(AVAILABLE RECORDS)

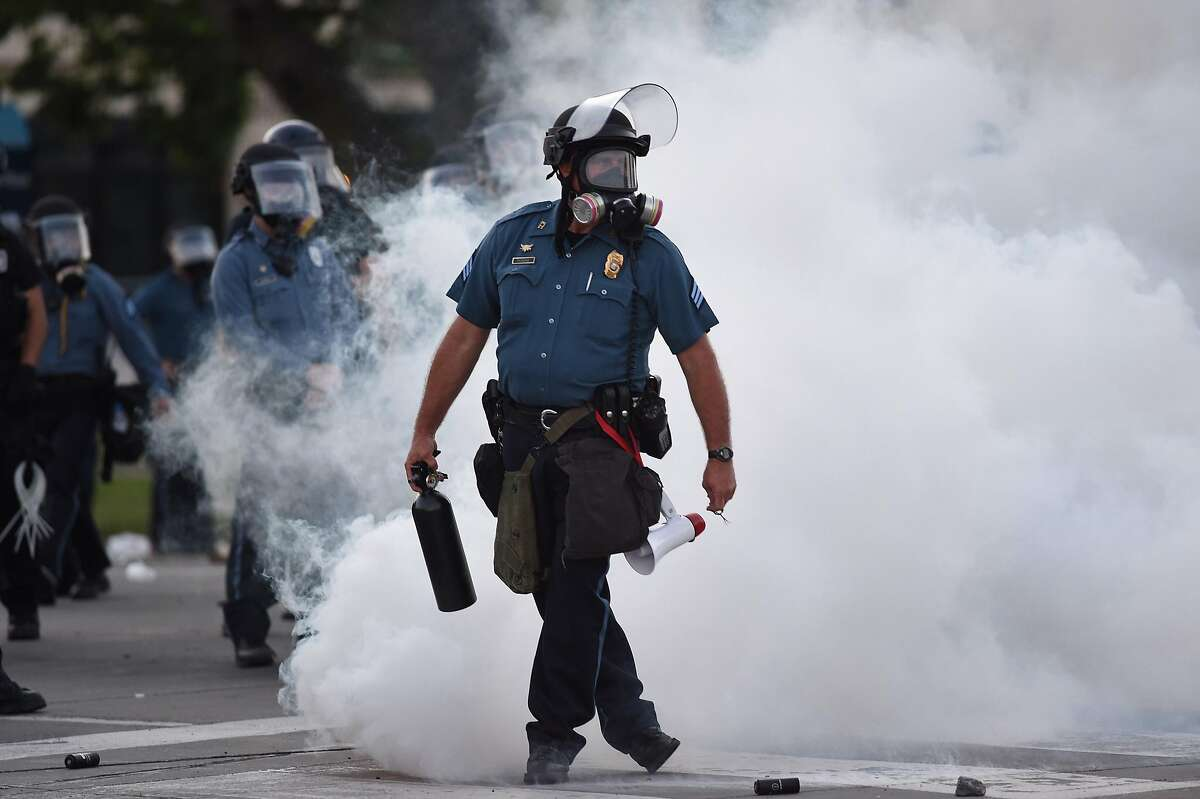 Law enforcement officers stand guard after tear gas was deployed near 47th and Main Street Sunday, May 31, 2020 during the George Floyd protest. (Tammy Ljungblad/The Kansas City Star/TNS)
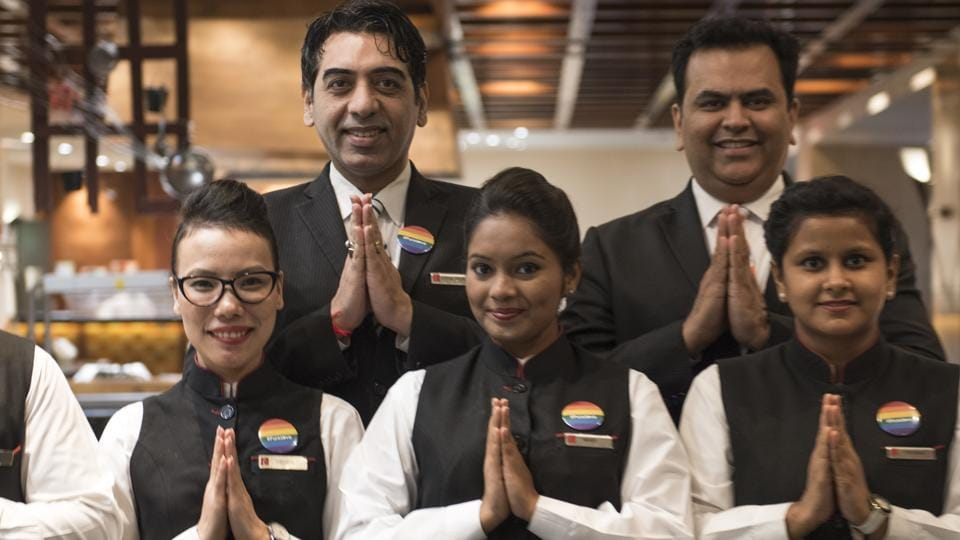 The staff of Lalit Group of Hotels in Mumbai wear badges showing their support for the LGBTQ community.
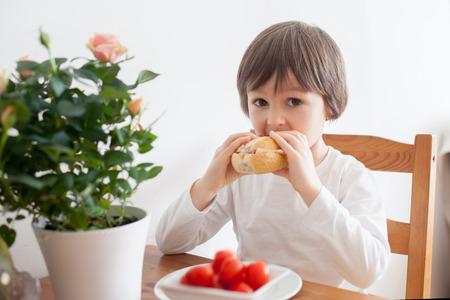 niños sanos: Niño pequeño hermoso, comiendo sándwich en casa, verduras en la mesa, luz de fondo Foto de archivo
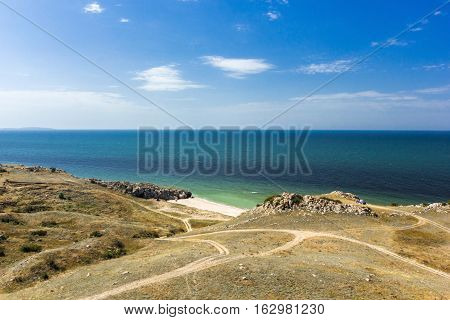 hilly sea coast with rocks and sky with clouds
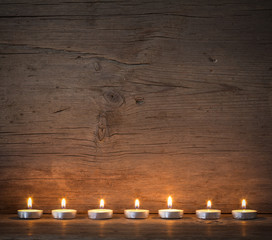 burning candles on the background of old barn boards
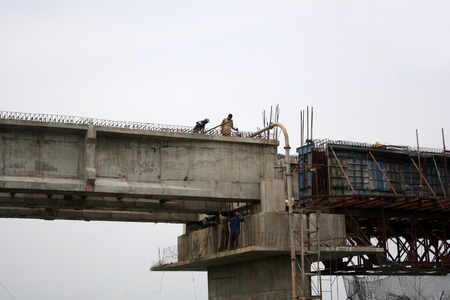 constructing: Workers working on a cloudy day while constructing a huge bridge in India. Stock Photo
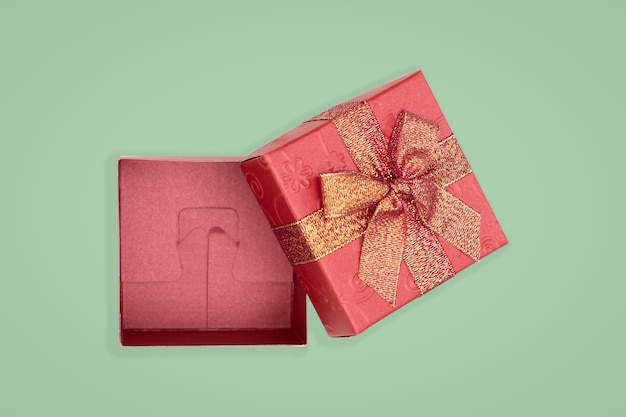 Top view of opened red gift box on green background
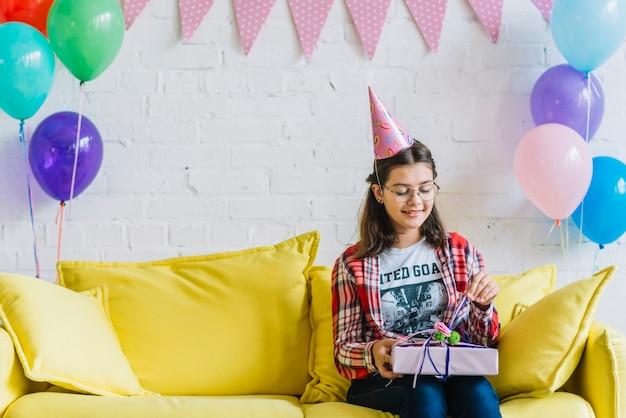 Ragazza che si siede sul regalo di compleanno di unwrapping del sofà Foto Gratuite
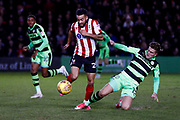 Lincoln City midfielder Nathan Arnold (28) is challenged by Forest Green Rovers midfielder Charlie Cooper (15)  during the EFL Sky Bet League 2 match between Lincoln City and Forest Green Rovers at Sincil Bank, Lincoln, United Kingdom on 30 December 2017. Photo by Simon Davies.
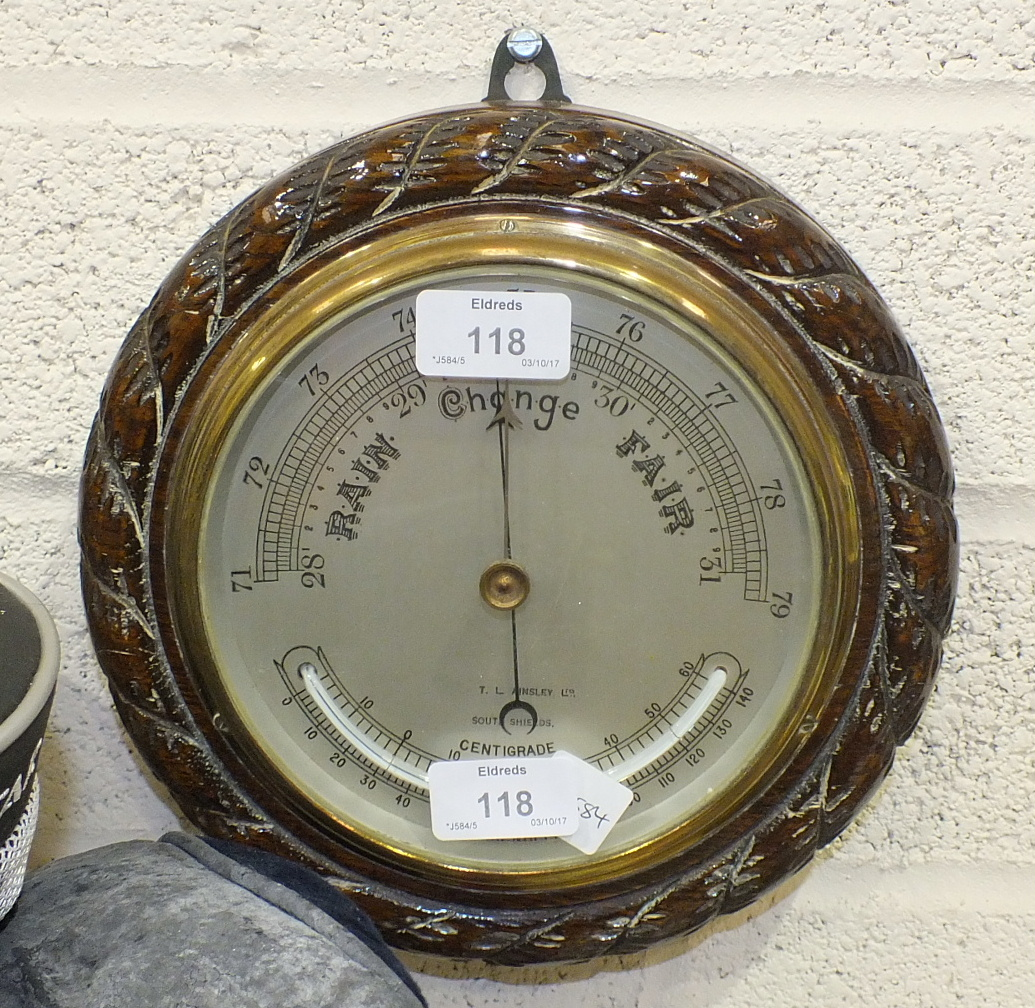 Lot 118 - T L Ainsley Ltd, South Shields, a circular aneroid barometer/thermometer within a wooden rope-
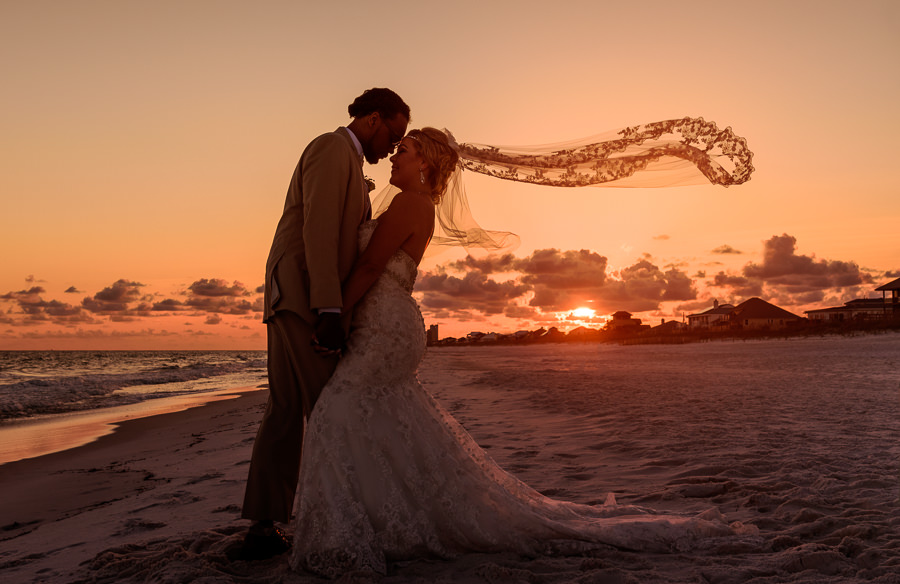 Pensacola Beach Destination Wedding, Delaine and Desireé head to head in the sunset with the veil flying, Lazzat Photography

(End AVAILABLE RECORDS)

WORK INSTRUCTIONS: In your answer, copy exactly the lines running from the line with "niños sanos: Niño" to the end of the material above, both included, and omit all pictures.

ANSWER SECTION:
 niños sanos: Niño pequeño hermoso, comiendo sándwich en casa, verduras en la mesa, luz de fondo Foto de archivo
 hilly sea coast with rocks and sky with clouds
 burning candles on the background of old barn boards
 constructing: Workers working on a cloudy day while constructing a huge bridge in India. Stock Photo
 Top view of opened red gift box on green background
 Ragazza che si siede sul regalo di compleanno di unwrapping del sofà Foto Gratuite
 Lincoln City midfielder Nathan Arnold (28) is challenged by Forest Green Rovers midfielder Charlie Cooper (15)  during the EFL Sky Bet League 2 match between Lincoln City and Forest Green Rovers at Sincil Bank, Lincoln, United Kingdom on 30 December 2017. Photo by Simon Davies.
 Lot 118 - T L Ainsley Ltd, South Shields, a circular aneroid barometer/thermometer within a wooden rope-
 Pensacola Beach Destination Wedding, Delaine and Desireé head to head in the sunset with the veil flying, Lazzat Photography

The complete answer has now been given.